▸ **Request 1**
Repeat the rows word for word, covering everything from the first row down to the row containing "Silver plated two", both ends included, and leave the pictures out of your answer.

====== Page text

The Future of Intelligence: Exploring assessments of AI capabilities

On Day 4 of the 2021 International Conference on Artificial Intelligence in Work, Innovation, Productivity and Skills, four AI experts discussed the approach of the OECD’s Future of Skills project to assessing AI capabilities and gave examples of alternative tests available from education, occupational certification, cognitive psychology, and animal cognition.

Why is AI evaluation important?

Jose Hernandez-Orallo, professor at the Universitat Politécnica de València, kicked off the discussion by affirming that AI cannot simply be regarded as another emergent technology. Rather, it must be regarded as intelligence. He further suggested that the question of AI evaluation will become increasingly about intelligence, for it is intelligence that allows us to transform the world around us and so it will radically transform our future, regardless of whether this intelligence is our own or that of a machine. It is merely a question of time-scale.

============

▸ **Request 2**
List the fields that the conference summary names as sources of alternative tests for assessing AI capabilities.

====== Data listing

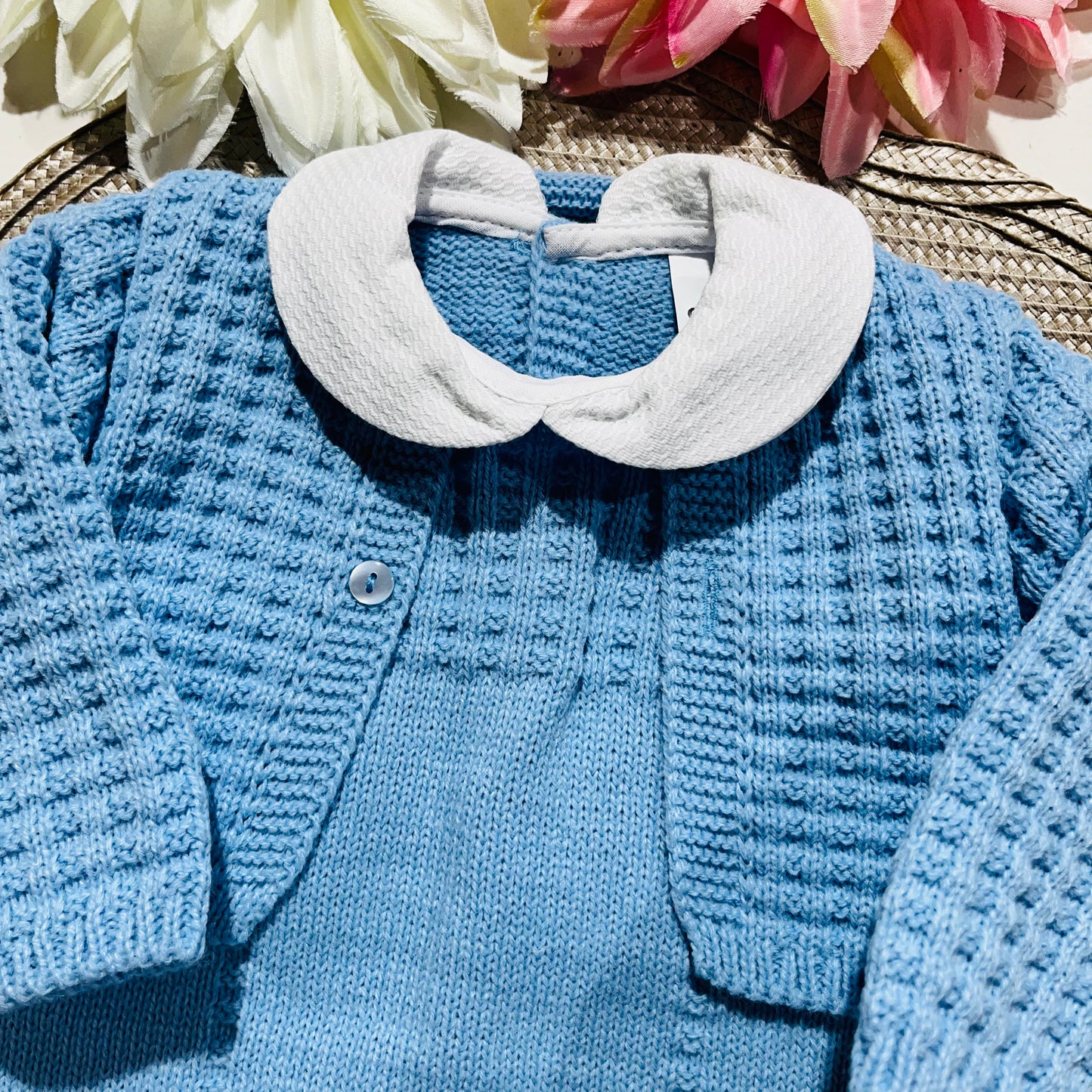 Conjunto Manuel em malha  para bebé - 1,3 e 6M - Azul cobalto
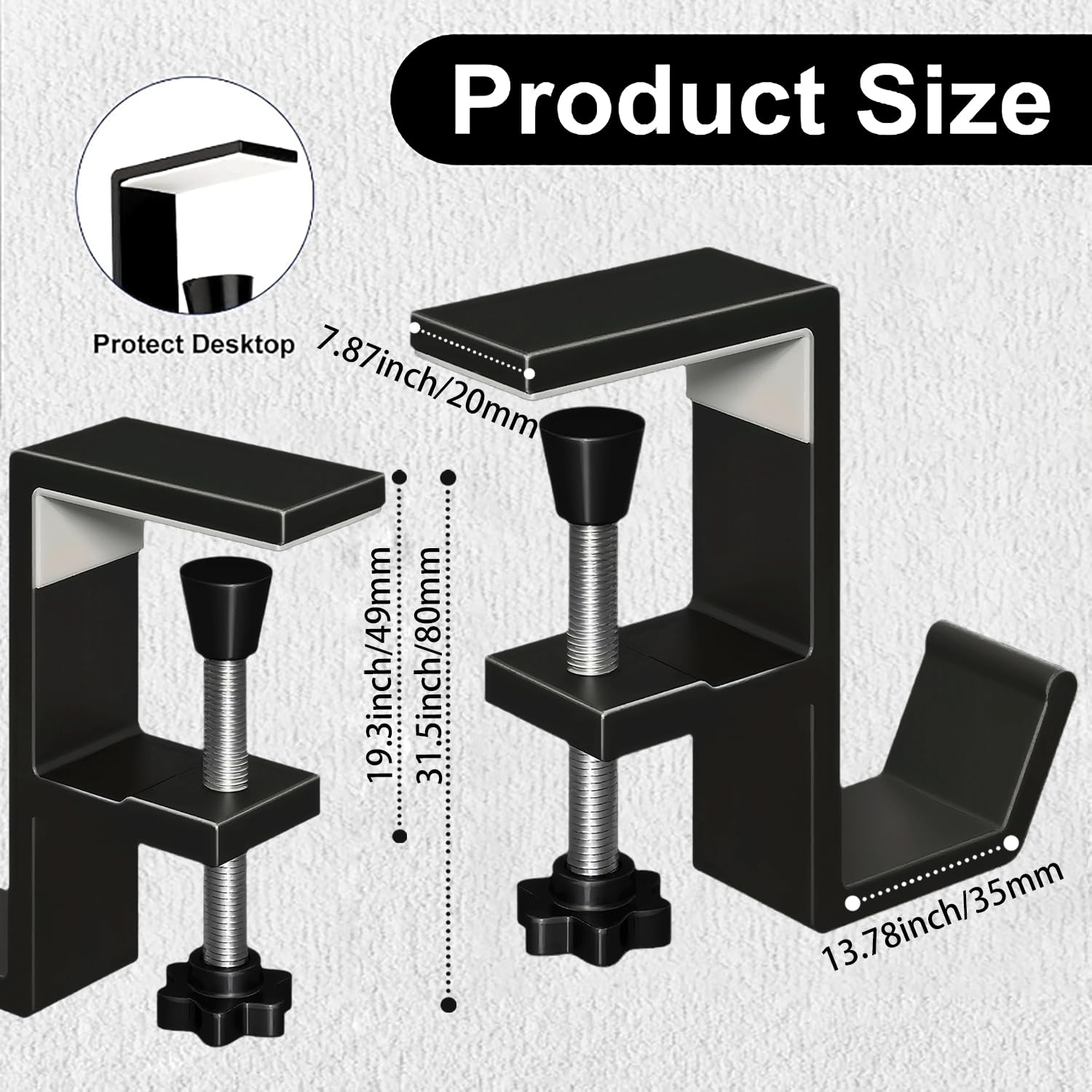 Headphone Stand Hanger Holder, Under Desk Aluminum Alloy Headset Stand with Fit for Gaming PC Accessories,Under Desk Clamp Hook Mount Suitable for Xbox/PS4 Controller, Office, Computer Desk (Black)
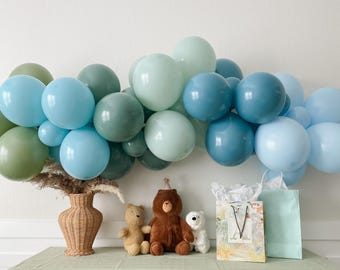 Blue & Green Balloon Garland Kit: Boho Baby Shower Party Decor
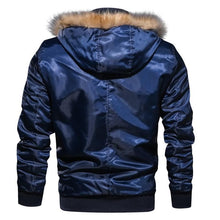 Load image into Gallery viewer, Fur collar military flight jacket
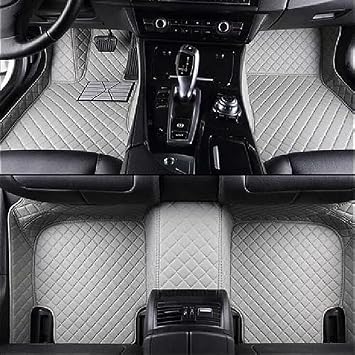 Customized Personalized Car Mats - All Weather Mens and Womens Floor mats Suitable for 99% of vehiclesPads Protection Non-Slip Leather Floor Liners Gray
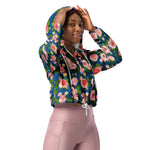 Women’s cropped windbreaker Seamless Pattern Blue with Roses Pink Flowers Summer Rose Women's Cropped Windbreaker Jacket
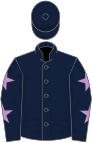 Dark blue, mauve stars on sleeves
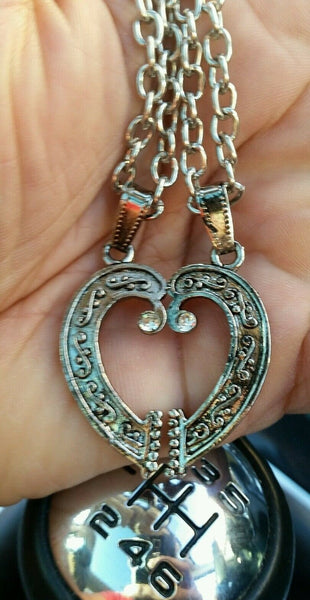 Silver plated two heart lovers talisman amulet pendant car rear mirror hanging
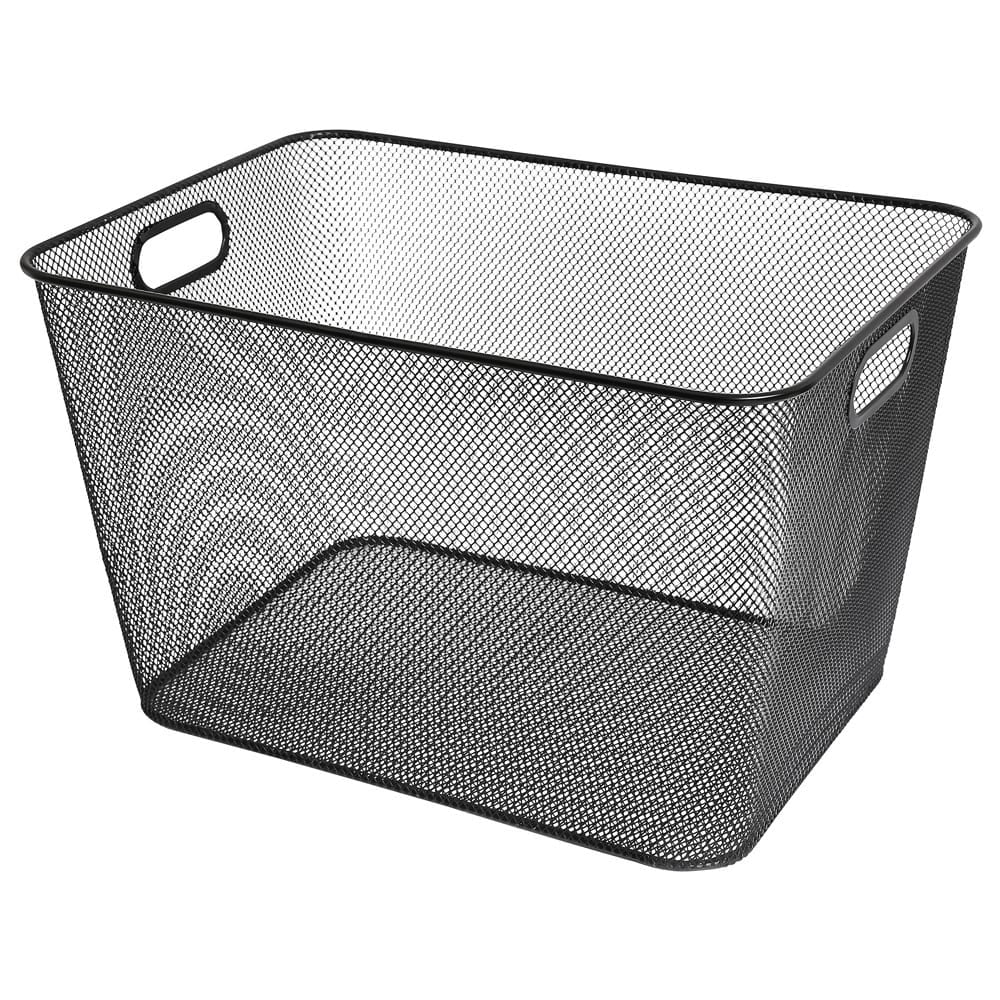 Ybm Home Household Black Wire Mesh Open Bin Shelf Storage Basket Organizer Black For Fruit Vegetable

============

▸ **Exercise output 1**
 Conjunto Manuel em malha  para bebé - 1,3 e 6M - Azul cobalto
 Headphone Stand Hanger Holder, Under Desk Aluminum Alloy Headset Stand with Fit for Gaming PC Accessories,Under Desk Clamp Hook Mount Suitable for Xbox/PS4 Controller, Office, Computer Desk (Black)
 Blue & Green Balloon Garland Kit: Boho Baby Shower Party Decor
 Load image into Gallery viewer, Fur collar military flight jacket
 Customized Personalized Car Mats - All Weather Mens and Womens Floor mats Suitable for 99% of vehiclesPads Protection Non-Slip Leather Floor Liners Gray
 Women’s cropped windbreaker Seamless Pattern Blue with Roses Pink Flowers Summer Rose Women's Cropped Windbreaker Jacket
 Dark blue, mauve stars on sleeves
 Silver plated two heart lovers talisman amulet pendant car rear mirror hanging

▸ **Exercise output 2**
Education, occupational certification, cognitive psychology, and animal cognition.